Dahl, like many of the girls on the team, said they skate because they love it and get a lot of it.

“Oh my God. I get so much out of roller derby….It’s the first team sport I’ve ever been involved with. It’s so accepting and welcoming of every kind of person, no matter your age, gender, physical ability, everything. So it’s just a really good community of people and the sport is awesome, the camaraderie is awesome, and the networking is awesome,” she said.

Everything except the one downfall of derby duels: injuries.

The goal of any derby bout is to make laps around your opponent without getting knocked off the track by skaters from the other team. Safety is crucial to everyone involved. All the girls wear helmets, knee pads, elbow pads, wrist guards and mouth guards.

Michelle Comnaughty, assistant manager of the Dames, is better known to teammates as Maulie McNaughty. She said her worst injury came just days after she made it on the team.

“I fell back on my wrist and broke my wrist even with my wrist guard on,” she said. “But I kept skating, I just couldn’t do contact while I had my cast on because they were concerned that I might accidentally hit somebody and take them out with my cast. It’s pretty hard and heavy.”

After practice, the girls stretch out – bruised and exhausted. For some, like Alex “Axel” Ross, roller derby is the place to work out frustrations from daily life.

“My goal is to relieve some work stress. I can’t bring that here. You know? So I kind of have to put myself in the mental space to play the game and enjoy it, be challenged by it and have fun with it,” Ross said.

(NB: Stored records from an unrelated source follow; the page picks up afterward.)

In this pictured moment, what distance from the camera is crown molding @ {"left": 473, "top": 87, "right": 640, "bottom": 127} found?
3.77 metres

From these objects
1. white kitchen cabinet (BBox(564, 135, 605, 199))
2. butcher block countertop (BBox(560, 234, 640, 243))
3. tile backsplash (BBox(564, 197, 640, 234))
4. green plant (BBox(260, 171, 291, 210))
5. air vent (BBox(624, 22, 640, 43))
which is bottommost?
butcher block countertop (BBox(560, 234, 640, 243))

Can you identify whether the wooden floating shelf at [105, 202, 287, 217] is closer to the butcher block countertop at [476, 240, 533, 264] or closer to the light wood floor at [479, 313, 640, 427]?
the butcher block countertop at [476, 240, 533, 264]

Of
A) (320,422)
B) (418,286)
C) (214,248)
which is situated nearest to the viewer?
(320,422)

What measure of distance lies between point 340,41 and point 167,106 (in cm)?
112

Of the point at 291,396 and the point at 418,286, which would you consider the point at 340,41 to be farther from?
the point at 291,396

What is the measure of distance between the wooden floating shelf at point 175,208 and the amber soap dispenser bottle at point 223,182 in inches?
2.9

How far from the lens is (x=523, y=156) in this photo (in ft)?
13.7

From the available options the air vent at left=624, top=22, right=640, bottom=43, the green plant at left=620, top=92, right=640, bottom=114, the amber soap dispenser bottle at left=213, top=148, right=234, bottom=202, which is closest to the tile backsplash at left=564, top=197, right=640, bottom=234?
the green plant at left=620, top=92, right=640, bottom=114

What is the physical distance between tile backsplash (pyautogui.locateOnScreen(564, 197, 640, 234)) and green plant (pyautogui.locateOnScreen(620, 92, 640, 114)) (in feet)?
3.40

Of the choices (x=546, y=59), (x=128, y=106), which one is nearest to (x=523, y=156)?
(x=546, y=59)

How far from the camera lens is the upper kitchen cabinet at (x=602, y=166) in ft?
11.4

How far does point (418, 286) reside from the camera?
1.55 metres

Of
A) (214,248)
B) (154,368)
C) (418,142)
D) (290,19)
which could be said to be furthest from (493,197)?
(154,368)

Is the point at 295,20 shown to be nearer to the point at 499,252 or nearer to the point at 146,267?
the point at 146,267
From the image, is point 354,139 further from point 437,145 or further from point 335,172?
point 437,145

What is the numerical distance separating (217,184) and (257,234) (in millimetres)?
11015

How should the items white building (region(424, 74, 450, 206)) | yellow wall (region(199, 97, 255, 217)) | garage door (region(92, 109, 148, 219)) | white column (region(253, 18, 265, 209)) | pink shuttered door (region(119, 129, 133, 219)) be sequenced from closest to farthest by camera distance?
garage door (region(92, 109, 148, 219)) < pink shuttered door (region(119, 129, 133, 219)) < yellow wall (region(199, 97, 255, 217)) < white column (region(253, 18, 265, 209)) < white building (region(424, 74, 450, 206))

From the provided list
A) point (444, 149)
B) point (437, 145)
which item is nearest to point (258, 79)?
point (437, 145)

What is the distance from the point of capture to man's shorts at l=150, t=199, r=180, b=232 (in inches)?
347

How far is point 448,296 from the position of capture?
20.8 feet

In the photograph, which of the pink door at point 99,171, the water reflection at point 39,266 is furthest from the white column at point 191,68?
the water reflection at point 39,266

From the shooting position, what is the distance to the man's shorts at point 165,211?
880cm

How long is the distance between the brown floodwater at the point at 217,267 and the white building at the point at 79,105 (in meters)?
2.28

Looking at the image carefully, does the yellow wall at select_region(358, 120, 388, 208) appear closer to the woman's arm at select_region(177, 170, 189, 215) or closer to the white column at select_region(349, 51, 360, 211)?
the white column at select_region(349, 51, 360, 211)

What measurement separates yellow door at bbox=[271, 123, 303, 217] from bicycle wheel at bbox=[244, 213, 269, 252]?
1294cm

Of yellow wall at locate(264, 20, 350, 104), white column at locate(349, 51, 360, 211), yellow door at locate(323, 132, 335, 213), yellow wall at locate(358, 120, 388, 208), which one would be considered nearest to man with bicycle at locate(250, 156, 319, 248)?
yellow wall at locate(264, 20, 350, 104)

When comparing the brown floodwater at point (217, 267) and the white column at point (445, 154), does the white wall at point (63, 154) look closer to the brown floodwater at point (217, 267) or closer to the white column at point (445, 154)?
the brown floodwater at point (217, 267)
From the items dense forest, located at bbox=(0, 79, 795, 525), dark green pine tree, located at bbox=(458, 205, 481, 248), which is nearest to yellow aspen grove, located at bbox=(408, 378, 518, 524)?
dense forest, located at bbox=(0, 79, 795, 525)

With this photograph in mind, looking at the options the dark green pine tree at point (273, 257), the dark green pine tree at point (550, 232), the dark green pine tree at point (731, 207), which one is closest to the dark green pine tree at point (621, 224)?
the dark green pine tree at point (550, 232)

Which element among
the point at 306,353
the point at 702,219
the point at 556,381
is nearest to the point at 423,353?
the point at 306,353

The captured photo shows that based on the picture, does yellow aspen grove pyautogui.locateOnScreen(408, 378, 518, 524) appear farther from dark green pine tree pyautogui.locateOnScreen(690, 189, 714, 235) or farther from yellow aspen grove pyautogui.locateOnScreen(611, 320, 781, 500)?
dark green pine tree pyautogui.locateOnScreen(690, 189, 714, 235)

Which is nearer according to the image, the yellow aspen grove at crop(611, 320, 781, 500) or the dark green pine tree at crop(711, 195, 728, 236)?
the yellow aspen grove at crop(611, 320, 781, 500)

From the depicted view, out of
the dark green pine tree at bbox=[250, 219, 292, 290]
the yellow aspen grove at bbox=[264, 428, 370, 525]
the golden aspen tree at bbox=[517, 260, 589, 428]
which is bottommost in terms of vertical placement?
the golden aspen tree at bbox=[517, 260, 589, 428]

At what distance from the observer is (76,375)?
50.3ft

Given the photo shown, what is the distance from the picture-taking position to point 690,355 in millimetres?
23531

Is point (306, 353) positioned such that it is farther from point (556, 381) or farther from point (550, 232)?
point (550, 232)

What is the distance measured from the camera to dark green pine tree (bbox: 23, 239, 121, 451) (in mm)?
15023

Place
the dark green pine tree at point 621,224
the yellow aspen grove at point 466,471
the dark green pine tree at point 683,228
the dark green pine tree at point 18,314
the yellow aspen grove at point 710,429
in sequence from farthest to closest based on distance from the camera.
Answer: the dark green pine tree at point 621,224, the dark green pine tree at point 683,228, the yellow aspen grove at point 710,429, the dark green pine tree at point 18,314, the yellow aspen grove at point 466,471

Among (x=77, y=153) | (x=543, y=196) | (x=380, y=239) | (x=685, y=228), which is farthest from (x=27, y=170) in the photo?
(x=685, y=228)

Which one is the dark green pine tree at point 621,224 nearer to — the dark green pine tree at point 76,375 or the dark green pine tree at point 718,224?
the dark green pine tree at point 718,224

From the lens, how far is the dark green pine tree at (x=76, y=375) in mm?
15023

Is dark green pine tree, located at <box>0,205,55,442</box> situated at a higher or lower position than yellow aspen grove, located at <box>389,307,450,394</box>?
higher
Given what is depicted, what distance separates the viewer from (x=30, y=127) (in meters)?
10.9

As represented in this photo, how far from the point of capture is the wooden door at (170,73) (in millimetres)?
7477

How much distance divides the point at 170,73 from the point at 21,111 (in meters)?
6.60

Ross feels roller derby has come a long way as a sport.

“It has evolved so much I think from what many people remember as something that was so much about showmanship and kind of craziness,” she said. “There is so much strategy involved and so much thought that goes into how different teams even play because there are so many different kinds of derby.”

The Dames participate in flat track derby, but teams on the west coast and southern states take part in banked track derby. Ross said each skater brings their own unique moniker and skills.

“We are all just pieces of glitter in a water bottle that are floating around randomly,” she said.

Maybe there’s still some glitz left in the game. The way these girls roll, they hope their skill for the sport will make a name for the Dames.